The new Python module is used exactly the same way as for C code, with module ffcn_cffi replacing module cfcn_cffi (see the previous section):

import vegas
import numpy as np

from ffcn_cffi import ffi, lib

@vegas.batchintegrand
def batch_f(x):
    n, dim = x.shape
    ans = np.empty(n, float)
    _x = ffi.cast('double*', x.ctypes.data)
    _ans = ffi.cast('double*', ans.ctypes.data)
    lib.batch_fcn(_ans, _x, n, dim)
    return ans

def main():
    integ = vegas.Integrator(4 * [[0., 1.]])
    print(integ(batch_f, neval=1e6, nitn=10).summary())
    print(integ(batch_f, neval=1e6, nitn=10).summary())

if __name__ == '__main__':
    import numpy as np
    np.random.seed(12)

This code runs about as fast as the corresponding C code in the previous section.

Cython for C (or C++ or Fortran)

A more flexible interface to a C integrand can be created using Cython. To increase efficiency, we use Cython code in file cfcn.pyx to convert the original function (in cfcn.c) into a batch integral (again):

# file cfcn.pyx
import numpy as np
import vegas

cdef extern double fcn (double[] x, int n)

@vegas.batchintegrand
def batch_f(double[:, ::1] x):
    cdef double[:] ans
    cdef int i, dim=x.shape[1]
    ans = np.empty(x.shape[0], type(x[0,0]))
    for i in range(x.shape[0]):
        ans[i] = fcn(&x[i, 0], dim)
    return ans

We also have to tell Cython how to construct the cfcn Python module since that module needs to include compiled code from cfcn.c.

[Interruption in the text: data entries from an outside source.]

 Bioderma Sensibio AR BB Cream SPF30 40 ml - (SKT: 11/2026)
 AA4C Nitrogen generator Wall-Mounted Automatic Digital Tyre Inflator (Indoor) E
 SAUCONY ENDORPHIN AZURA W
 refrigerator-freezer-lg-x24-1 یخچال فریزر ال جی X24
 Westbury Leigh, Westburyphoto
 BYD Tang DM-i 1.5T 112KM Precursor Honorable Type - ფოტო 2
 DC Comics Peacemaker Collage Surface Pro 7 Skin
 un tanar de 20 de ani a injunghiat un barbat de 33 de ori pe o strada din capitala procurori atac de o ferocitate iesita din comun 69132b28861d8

This is done with a .pyxbld file:

# file cfcn.pyxbld
import numpy as np

def make_ext(modname, pyxfilename):
    from distutils.extension import Extension
    return Extension(name = modname,
                     sources=[pyxfilename, 'cfcn.c'],
                     libraries=[],
                     include_dirs=[np.get_include()],
                     )

def make_setup_args():
    return dict()

Finally the integral is evaluated using the Python code

import vegas

# compile cfcn, if needed, at import
import pyximport
pyximport.install(inplace=True)

import cfcn

def main():
    integ = vegas.Integrator(4 *[[0,1]])
    print(integ(cfcn.batch_f, neval=1e4, nitn=10).summary())
    print(integ(cfcn.batch_f, neval=1e4, nitn=10).summary())

if __name__ == '__main__':
    main()

where, again, pyximport guarantees that the cfcn module is compiled the first time the code is run.

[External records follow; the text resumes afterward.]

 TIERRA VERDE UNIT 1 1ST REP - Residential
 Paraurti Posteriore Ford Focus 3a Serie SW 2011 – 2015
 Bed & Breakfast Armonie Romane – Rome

This implementation is as fast as the other batch implementations, above. Cython also works with C++. It can also work with Fortran code, analogously to cffi.

f2py for Fortran

The f2py package, which is distributed with numpy, makes it relatively easy to compile Fortran code directly into Python modules. Using the same Fortran code as above (in ffcn.f), the code is compiled into a Python module using

f2py -m ffcn -c ffcn.f

and the resulting module provides access to the integrand from Python:

import vegas
import ffcn

def main():
    integ = vegas.Integrator(4 *[[0,1]])
    print(integ(ffcn.fcn, neval=1e4, nitn=10).summary())
    print(integ(ffcn.fcn, neval=1e4, nitn=10).summary())

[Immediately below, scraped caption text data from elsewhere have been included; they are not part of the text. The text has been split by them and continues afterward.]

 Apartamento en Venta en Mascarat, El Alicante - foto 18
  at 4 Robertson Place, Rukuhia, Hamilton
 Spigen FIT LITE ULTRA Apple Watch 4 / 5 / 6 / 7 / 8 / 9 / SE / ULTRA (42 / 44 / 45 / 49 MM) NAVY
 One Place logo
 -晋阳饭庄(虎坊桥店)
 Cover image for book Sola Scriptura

if __name__ == '__main__':
    main()

Again you can make the code somewhat faster by converting the integrand into a batch integrand inside the Fortran module. Adding the following function to the end of file ffcn.f above :

c part 2 of file ffcn.f --- batch form of integrand

      subroutine batch_fcn(ans, x, dim, nbatch)
      integer dim, nbatch, i, j
      real*8 x(nbatch, dim), xi(dim), ans(nbatch), fcn
cf2py intent(out) ans
      do i=1,nbatch
            do j=1,dim
                  xi(j) = x(i, j)
            end do
            ans(i) = fcn(xi, dim)
      end do
      end

results in a second Python function ffcn.batch_fcn(x) that takes the integration points x[i,d] as input and returns an array of integrand values ans[i]. (The second Fortran comment tells f2py that array ans should be returned by the correponding Python function; f2py also has the function automatically deduce dim and nbatch from the shape of x.) The correponding Python script for doing the integral is then:

import vegas
import ffcn_f2py
import numpy as np

def main():
    integ = vegas.Integrator(4 *[[0,1]])
    batch_fcn = vegas.batchintegrand(ffcn_f2py.batch_fcn)
    print(integ(batch_fcn, neval=1e6, nitn=10).summary())
    print(integ(batch_fcn, neval=1e6, nitn=10).summary())

if __name__ == '__main__':
    main()

This runs roughly twice as fast as the original, and about the same speed as the batch versions of the C code, above.